## [Exercise instructions]
Write out every entry below word for word, leaving the pictures out.

╔══

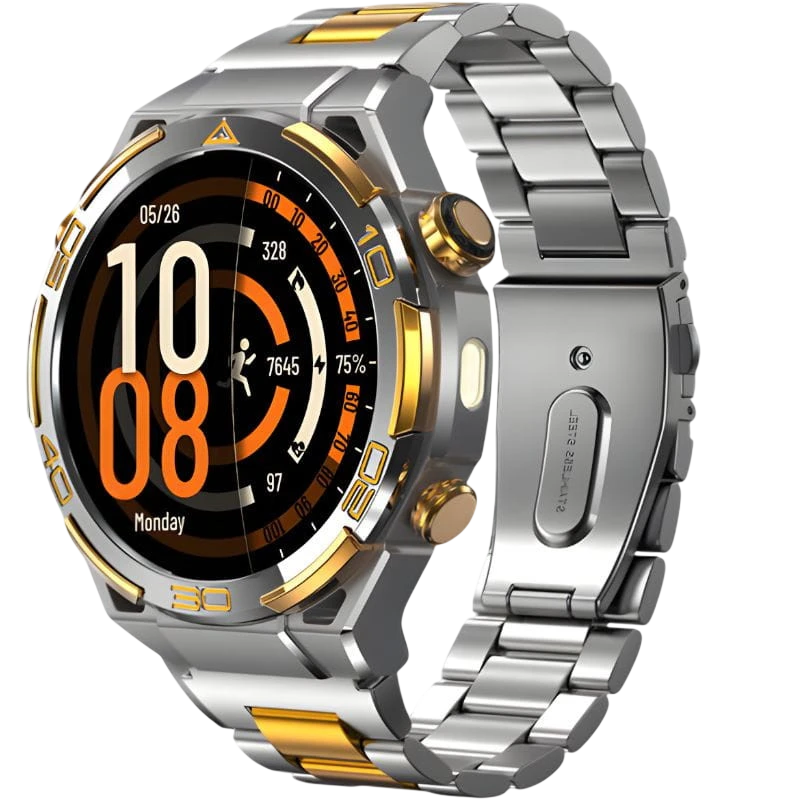 Blackview W90 Pro Prateado - Relógio inteligente com GPS
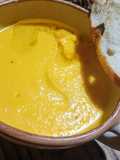 Sopa Crema de Zanahorias y Jengibre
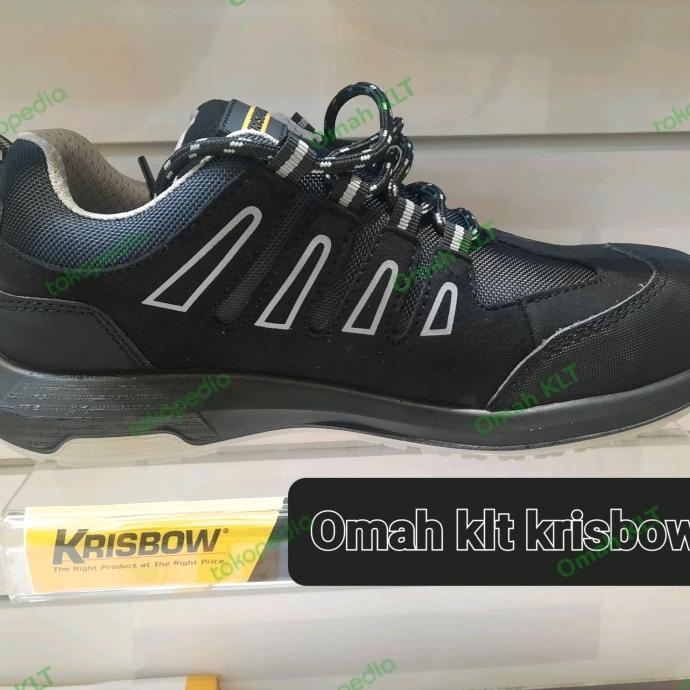 Jual TERLARIS!!! safety shoes krisbow hydra sepatu pengaman casual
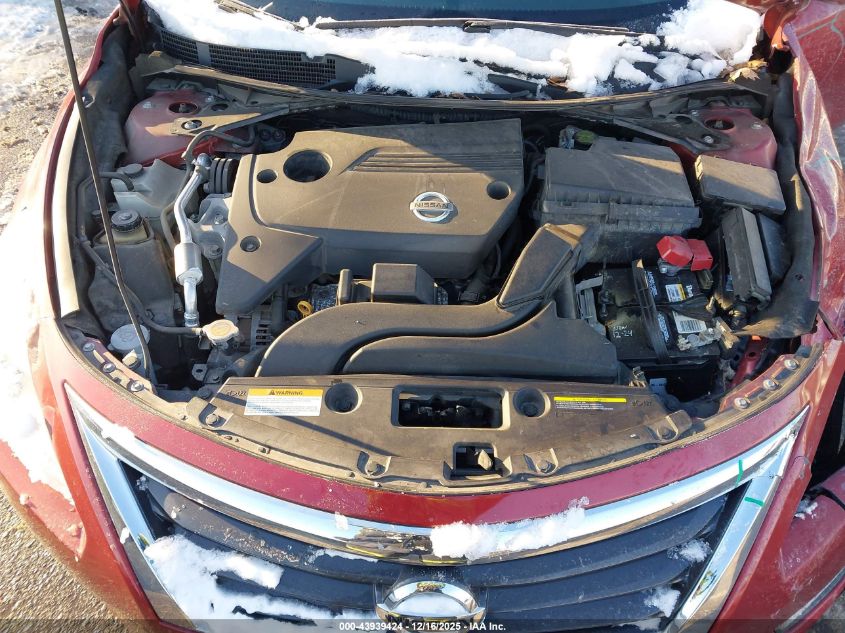 2015 Nissan Altima 2.5 S VIN: 1N4AL3AP7FC298519 Lot: 43939424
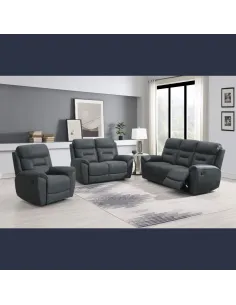 Claremont Recliner Armchair - Slate | Murphy Furniture 2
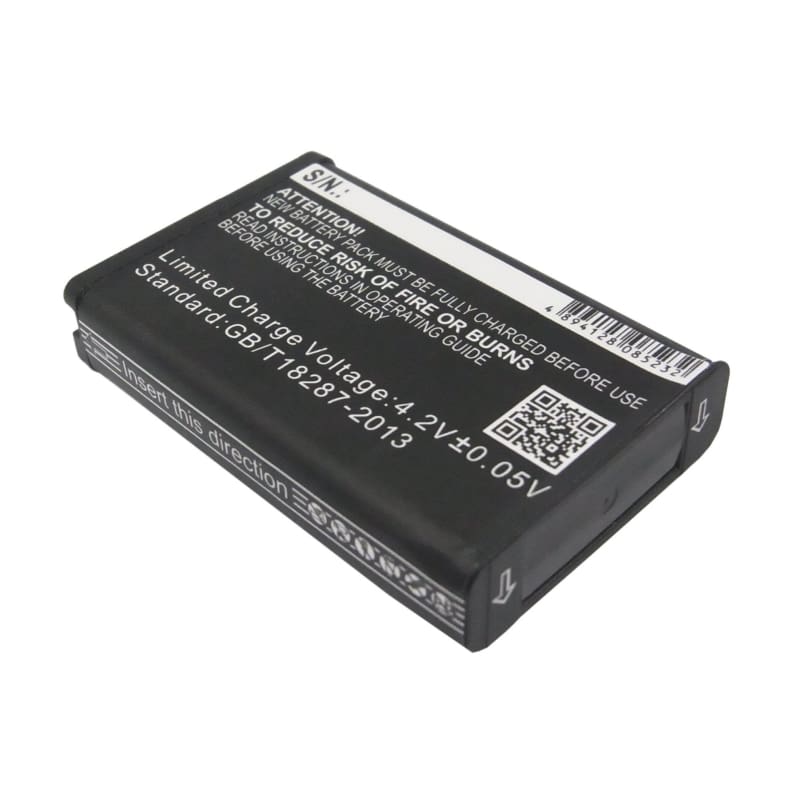 Premium Battery for Garmin Alpha 100 Handheld, Montana 600, Montana 600t 3.7V, 1800mAh - 6.66Wh
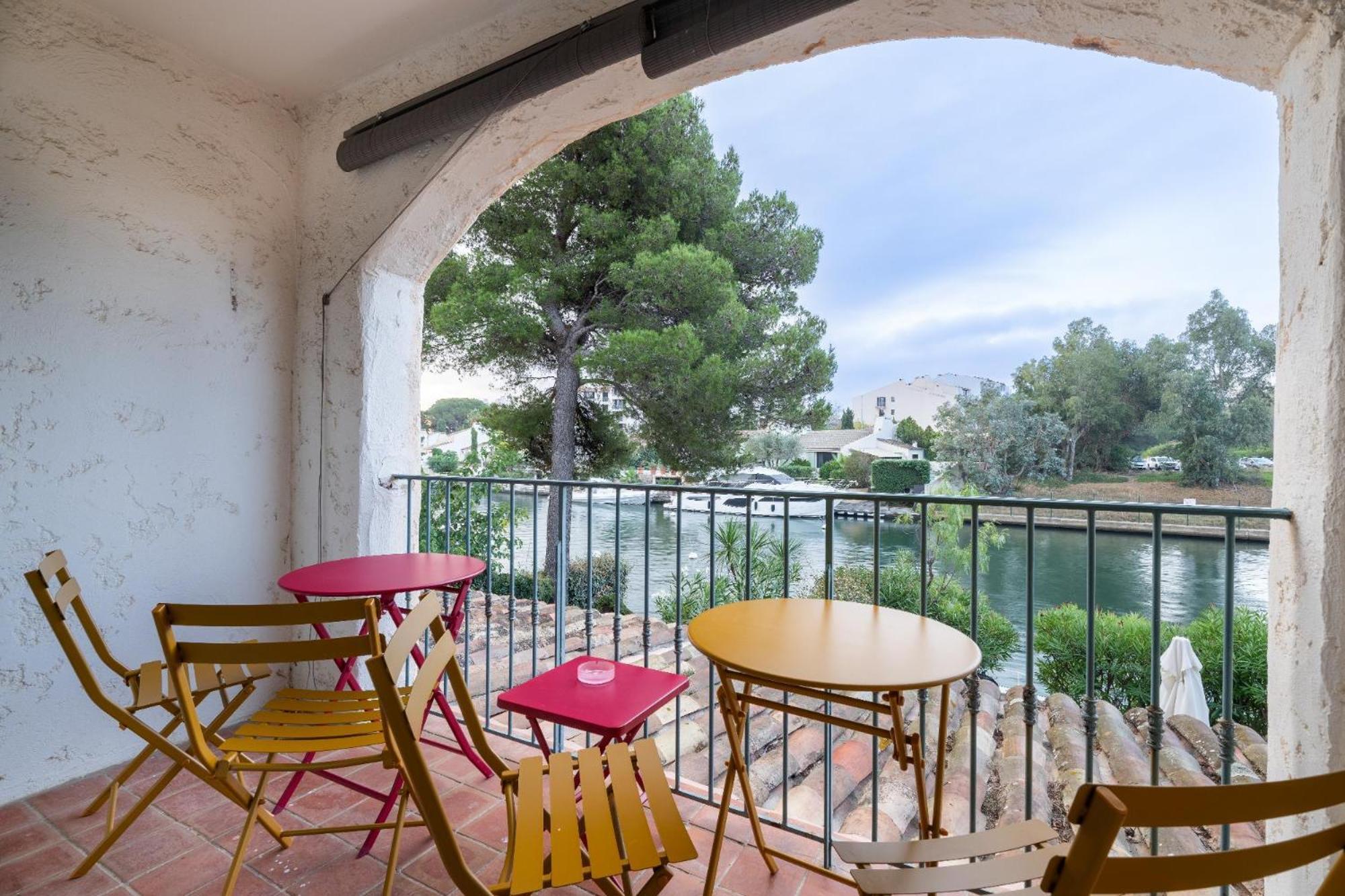 La Petite Venise Apartman Grimaud Kültér fotó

╚══

## [Solution for this task]
 Blackview W90 Pro Prateado - Relógio inteligente com GPS
 Sopa Crema de Zanahorias y Jengibre
 Jual TERLARIS!!! safety shoes krisbow hydra sepatu pengaman casual
 2015 Nissan Altima 2.5 S VIN: 1N4AL3AP7FC298519 Lot: 43939424
 Claremont Recliner Armchair - Slate | Murphy Furniture 2
 Premium Battery for Garmin Alpha 100 Handheld, Montana 600, Montana 600t 3.7V, 1800mAh - 6.66Wh
 La Petite Venise Apartman Grimaud Kültér fotó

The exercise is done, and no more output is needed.